* begin DATA SHOWN *

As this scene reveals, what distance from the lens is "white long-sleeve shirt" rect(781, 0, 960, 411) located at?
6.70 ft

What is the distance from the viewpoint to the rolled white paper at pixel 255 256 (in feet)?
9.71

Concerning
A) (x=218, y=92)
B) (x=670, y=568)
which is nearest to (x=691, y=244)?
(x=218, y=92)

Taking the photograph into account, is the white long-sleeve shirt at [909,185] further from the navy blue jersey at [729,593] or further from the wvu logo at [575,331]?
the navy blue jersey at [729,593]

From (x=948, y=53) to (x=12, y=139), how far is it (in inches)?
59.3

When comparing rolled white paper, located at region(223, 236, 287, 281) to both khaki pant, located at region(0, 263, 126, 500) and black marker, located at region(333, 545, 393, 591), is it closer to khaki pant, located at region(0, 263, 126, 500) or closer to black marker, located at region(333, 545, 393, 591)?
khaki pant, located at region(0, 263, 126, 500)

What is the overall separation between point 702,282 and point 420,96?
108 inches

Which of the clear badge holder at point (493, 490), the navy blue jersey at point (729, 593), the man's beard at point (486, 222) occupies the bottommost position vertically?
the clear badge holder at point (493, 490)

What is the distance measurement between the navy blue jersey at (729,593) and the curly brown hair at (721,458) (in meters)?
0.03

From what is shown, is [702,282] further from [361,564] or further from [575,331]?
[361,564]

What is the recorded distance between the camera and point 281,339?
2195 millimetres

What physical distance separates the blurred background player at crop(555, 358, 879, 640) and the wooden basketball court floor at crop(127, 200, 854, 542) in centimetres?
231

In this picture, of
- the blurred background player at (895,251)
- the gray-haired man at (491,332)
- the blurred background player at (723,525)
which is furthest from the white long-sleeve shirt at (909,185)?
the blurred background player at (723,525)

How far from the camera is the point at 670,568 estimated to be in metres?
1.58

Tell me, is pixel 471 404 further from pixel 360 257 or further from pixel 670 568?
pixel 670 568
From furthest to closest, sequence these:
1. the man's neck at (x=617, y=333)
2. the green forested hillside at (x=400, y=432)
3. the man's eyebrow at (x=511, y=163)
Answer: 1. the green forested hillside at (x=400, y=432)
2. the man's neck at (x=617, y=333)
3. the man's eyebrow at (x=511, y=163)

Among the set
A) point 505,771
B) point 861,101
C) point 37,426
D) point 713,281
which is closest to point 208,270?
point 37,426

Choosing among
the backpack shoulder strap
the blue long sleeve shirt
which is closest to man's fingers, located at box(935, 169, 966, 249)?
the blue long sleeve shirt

* end DATA SHOWN *

Please write out the entries again, from the line containing "What is the distance measurement" through the last entry, with "closest" changed to "nearest" each time it appears and nothing else altered.

* **RESULT OF THIS TASK**
What is the distance measurement between the navy blue jersey at (729,593) and the curly brown hair at (721,458) (in meters)?
0.03

From what is shown, is [702,282] further from [361,564] or further from [575,331]?
[361,564]

What is the recorded distance between the camera and point 281,339?
2195 millimetres

What physical distance separates the blurred background player at crop(555, 358, 879, 640) and the wooden basketball court floor at crop(127, 200, 854, 542) in centimetres?
231

In this picture, of
- the blurred background player at (895,251)
- the gray-haired man at (491,332)
- the blurred background player at (723,525)
which is furthest from the white long-sleeve shirt at (909,185)?
the blurred background player at (723,525)

How far from the camera is the point at 670,568 estimated to be in metres?
1.58

Tell me, is pixel 471 404 further from pixel 360 257 or further from pixel 670 568?
pixel 670 568
From furthest to nearest, sequence these:
1. the man's neck at (x=617, y=333)
2. the green forested hillside at (x=400, y=432)
3. the man's eyebrow at (x=511, y=163)
Answer: 1. the green forested hillside at (x=400, y=432)
2. the man's neck at (x=617, y=333)
3. the man's eyebrow at (x=511, y=163)

Among the set
A) point 505,771
B) point 861,101
C) point 37,426
D) point 713,281
which is nearest to point 208,270?
point 37,426

Choosing among
the backpack shoulder strap
the blue long sleeve shirt
which is nearest to man's fingers, located at box(935, 169, 966, 249)?
the blue long sleeve shirt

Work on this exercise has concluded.